▶ [SELECTED PASSAGE]:
— BEGIN —
Papa’s Angel – By Kevin Vara

As it’s Father’s Day, I wanted to write this piece for those fathers who are also part of the ‘bereaved parent’ club…because it does take 2 to make a baby you know?? The below has been written by me in the words of my husband, Kevin. Who like me, misses our son Shayen every single day.

Happy Father’s Day to all the Father’s out there, especially those missing their babies or children. Your little one’s are sending you lots of love and light today and always.

Papa’s Angel

This time last year, as I celebrated Father’s Day with my daughter Niva, I dreamed excitedly about what the following year would hold. Picturing life with 2 children was daunting. But thinking about this precious day with them as Niva demanded that we watch Frozen for the 100th time and a new little life excitedly celebrated his first Father’s Day with me…it seemed like a picture perfect day.

I never thought that this day would be a day that brought a little bit of sadness with it. I see the cards, the banners, the adverts. I feel a numb feeling over me. I know that the day will be made special by my girls. But this pang on my heart just won’t go. That little twitch telling me that someone’s missing. To be honest, I don’t just feel this on these milestone days. I feel it every now and then just randomly. But yes, I think about it much more on days like Father’s Day.
— END —
▶ [DATASET EXTRACT]:
— BEGIN —
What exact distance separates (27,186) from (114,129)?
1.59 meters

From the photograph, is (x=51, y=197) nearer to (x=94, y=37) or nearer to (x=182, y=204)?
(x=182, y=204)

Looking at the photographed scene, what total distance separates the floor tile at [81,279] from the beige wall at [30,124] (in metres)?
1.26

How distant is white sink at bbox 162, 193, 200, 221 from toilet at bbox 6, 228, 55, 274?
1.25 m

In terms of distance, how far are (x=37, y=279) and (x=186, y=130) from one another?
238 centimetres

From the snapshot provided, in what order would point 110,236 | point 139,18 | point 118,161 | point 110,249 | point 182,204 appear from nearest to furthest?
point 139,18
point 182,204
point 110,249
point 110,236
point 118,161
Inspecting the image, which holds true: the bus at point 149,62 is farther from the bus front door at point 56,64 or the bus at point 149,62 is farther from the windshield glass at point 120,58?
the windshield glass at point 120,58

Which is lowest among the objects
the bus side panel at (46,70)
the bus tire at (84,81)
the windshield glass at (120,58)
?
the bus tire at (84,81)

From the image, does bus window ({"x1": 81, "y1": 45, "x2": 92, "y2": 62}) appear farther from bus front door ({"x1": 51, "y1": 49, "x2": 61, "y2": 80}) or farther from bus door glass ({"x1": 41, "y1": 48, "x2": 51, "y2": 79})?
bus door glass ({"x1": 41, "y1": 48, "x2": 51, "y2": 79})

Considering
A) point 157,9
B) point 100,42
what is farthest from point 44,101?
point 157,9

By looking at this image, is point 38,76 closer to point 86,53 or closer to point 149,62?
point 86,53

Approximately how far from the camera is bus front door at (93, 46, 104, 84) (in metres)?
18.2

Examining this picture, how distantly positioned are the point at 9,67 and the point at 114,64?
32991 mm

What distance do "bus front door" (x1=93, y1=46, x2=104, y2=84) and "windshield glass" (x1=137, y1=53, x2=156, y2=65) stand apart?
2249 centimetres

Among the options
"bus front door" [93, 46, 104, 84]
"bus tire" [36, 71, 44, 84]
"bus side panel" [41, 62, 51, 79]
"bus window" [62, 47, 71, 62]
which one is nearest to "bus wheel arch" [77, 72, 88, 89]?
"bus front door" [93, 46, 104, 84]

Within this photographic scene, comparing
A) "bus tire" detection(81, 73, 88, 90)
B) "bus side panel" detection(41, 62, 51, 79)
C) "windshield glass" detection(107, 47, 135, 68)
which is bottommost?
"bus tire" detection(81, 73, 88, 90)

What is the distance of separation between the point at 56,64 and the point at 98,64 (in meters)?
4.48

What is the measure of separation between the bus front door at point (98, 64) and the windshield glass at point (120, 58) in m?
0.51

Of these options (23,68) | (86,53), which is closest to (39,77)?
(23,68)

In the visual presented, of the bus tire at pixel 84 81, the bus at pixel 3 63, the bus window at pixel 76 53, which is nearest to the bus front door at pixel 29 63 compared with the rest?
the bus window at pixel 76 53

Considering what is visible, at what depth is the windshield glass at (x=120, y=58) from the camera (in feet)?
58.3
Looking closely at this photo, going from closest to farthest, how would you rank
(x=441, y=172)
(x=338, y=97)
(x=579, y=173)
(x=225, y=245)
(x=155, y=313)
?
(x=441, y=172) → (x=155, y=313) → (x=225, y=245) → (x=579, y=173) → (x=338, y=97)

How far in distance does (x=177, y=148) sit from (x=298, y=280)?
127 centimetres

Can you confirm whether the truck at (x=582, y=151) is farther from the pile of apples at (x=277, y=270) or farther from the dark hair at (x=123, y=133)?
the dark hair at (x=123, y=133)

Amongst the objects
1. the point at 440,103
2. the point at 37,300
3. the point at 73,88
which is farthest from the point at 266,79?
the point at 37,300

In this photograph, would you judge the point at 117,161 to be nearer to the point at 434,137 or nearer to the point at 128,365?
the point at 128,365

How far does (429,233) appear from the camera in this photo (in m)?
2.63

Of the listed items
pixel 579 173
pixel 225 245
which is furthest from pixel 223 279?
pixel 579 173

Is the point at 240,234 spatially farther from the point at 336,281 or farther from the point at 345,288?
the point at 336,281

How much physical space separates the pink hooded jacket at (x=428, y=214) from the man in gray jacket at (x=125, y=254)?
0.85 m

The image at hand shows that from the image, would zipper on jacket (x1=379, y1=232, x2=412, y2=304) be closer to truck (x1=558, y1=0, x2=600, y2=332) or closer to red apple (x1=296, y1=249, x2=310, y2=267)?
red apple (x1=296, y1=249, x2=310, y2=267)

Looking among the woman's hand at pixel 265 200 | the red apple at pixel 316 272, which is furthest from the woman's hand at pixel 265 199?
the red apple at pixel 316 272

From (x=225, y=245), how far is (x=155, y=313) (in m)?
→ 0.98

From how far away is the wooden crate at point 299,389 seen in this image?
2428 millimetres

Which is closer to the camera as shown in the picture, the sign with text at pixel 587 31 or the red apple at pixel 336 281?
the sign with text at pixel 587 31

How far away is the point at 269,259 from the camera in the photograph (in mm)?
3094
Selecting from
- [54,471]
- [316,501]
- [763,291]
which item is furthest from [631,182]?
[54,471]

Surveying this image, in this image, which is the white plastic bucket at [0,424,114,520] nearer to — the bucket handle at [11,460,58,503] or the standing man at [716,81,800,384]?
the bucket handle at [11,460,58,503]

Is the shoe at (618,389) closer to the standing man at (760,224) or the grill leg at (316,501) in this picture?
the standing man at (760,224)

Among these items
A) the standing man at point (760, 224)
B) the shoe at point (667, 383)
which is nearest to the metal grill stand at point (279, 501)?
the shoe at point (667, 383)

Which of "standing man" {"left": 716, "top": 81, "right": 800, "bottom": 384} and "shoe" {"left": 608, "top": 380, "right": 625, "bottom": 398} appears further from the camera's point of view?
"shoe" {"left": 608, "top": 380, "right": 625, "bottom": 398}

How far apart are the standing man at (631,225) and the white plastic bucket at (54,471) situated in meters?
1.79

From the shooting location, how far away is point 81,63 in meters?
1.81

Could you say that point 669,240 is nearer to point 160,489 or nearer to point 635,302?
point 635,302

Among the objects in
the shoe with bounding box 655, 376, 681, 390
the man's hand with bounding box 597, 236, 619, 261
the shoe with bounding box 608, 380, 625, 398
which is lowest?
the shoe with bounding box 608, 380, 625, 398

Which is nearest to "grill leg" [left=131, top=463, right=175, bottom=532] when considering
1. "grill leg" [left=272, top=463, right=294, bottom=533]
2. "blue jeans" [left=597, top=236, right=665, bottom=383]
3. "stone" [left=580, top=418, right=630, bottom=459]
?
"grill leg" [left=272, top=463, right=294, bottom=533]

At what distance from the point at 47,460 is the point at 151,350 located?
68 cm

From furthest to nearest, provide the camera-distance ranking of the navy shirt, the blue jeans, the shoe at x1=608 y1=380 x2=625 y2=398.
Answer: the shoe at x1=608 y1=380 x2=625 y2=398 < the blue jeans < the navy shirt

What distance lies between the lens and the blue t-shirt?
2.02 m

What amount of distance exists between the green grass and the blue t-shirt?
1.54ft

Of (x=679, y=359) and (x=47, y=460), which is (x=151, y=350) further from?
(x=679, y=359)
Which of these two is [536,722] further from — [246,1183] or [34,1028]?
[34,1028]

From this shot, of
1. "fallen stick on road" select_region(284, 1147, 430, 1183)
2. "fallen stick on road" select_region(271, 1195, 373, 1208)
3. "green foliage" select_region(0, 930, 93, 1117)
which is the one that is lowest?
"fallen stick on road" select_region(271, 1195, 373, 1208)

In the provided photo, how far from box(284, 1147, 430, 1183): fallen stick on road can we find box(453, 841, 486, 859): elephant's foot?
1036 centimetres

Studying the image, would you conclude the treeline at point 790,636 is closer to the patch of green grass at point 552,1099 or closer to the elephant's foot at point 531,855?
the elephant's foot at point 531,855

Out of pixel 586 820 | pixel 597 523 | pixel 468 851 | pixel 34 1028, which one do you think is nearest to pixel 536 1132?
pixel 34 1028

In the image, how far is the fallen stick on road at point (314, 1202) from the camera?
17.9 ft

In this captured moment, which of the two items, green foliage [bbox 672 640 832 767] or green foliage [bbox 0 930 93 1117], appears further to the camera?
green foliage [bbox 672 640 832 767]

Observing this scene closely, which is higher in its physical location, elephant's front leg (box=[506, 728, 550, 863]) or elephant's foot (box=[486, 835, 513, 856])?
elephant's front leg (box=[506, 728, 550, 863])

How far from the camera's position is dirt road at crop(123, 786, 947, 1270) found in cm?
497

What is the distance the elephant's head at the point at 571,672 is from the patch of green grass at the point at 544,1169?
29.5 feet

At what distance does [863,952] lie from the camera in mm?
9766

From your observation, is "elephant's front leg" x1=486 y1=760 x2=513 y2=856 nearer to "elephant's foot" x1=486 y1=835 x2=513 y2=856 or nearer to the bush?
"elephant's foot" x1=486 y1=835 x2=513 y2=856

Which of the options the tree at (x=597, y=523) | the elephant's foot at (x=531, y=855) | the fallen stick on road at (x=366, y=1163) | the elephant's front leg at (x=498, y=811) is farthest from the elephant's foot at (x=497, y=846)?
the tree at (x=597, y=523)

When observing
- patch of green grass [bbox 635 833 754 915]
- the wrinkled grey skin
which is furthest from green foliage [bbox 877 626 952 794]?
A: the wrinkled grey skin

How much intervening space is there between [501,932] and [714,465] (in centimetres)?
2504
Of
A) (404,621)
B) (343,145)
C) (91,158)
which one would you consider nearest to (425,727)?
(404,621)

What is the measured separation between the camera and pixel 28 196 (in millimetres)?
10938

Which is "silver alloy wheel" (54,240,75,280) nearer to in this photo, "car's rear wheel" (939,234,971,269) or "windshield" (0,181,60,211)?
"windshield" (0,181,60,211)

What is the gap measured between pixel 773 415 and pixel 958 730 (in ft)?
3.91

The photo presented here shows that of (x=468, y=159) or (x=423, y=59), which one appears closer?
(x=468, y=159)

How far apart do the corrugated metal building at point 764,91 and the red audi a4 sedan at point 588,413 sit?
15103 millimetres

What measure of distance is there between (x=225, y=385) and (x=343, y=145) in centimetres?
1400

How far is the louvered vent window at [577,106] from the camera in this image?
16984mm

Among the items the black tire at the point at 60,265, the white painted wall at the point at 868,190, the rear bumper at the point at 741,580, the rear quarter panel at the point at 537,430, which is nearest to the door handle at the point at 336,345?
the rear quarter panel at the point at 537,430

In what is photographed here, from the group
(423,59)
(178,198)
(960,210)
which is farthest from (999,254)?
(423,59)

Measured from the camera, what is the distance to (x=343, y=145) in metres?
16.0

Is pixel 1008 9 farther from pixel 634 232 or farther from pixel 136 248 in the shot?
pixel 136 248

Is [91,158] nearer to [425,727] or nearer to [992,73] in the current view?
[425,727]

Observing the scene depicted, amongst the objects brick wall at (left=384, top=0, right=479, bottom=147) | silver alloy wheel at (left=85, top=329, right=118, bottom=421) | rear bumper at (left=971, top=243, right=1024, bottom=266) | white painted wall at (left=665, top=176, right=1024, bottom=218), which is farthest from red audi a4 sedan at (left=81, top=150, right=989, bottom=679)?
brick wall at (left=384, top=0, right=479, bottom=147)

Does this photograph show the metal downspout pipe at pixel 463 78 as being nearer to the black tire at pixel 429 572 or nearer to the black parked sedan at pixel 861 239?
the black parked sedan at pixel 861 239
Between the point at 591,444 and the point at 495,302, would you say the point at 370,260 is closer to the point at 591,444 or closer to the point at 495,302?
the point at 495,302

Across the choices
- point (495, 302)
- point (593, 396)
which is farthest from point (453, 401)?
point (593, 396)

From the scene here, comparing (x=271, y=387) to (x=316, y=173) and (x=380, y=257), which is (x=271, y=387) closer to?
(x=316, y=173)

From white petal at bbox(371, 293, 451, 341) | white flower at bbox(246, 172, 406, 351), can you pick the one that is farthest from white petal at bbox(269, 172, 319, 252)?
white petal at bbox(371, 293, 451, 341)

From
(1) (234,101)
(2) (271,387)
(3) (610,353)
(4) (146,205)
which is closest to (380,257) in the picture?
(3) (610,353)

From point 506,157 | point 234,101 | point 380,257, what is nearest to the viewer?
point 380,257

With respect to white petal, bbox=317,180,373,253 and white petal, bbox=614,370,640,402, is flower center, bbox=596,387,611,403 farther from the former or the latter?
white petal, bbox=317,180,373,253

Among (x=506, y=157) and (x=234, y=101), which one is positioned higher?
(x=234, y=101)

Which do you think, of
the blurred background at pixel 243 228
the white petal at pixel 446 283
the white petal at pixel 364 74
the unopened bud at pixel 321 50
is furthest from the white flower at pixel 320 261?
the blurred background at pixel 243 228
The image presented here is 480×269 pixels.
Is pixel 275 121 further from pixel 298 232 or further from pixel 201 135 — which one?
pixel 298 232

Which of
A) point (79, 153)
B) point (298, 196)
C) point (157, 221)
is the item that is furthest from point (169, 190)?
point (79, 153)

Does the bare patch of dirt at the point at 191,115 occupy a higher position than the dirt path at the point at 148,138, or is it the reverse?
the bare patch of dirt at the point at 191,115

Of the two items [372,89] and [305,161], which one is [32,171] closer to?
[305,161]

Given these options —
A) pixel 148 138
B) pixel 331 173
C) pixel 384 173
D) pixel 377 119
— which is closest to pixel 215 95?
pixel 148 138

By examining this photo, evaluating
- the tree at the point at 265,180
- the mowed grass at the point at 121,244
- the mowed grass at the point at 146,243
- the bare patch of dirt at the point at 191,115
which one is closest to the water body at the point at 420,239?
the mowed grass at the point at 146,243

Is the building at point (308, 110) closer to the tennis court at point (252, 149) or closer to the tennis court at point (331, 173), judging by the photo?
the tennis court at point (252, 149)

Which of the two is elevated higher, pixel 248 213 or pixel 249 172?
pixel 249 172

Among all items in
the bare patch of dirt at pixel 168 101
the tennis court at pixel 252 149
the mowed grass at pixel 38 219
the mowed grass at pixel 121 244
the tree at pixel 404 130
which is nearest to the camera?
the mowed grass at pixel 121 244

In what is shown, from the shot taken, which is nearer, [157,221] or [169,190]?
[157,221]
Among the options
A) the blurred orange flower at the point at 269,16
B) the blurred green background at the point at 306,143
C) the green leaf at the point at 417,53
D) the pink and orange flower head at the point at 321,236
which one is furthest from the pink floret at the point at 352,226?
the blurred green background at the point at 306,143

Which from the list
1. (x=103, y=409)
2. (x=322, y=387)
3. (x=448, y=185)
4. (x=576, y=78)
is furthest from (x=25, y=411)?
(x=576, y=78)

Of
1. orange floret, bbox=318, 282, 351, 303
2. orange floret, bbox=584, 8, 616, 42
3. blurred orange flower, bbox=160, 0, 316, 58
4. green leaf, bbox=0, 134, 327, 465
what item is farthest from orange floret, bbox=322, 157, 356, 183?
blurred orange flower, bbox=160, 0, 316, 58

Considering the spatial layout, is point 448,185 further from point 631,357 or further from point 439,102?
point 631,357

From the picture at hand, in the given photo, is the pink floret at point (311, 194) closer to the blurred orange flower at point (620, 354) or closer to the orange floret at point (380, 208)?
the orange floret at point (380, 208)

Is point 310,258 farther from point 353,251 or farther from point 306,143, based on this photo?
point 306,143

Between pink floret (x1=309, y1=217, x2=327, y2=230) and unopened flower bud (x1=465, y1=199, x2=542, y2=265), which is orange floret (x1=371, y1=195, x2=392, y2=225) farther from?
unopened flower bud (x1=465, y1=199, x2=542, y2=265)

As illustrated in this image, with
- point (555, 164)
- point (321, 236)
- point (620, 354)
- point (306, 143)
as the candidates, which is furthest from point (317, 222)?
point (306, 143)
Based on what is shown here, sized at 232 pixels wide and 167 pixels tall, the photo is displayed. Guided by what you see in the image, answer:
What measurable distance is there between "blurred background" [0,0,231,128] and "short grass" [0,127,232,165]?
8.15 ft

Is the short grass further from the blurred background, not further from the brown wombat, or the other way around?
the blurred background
— END —
▶ [EXERCISE OBJECTIVE]:
In the Father's Day post, what movie does Niva demand to watch? Please answer in a few words. The records aren't needed for this.

▶ [FINAL RESULT]:
Frozen.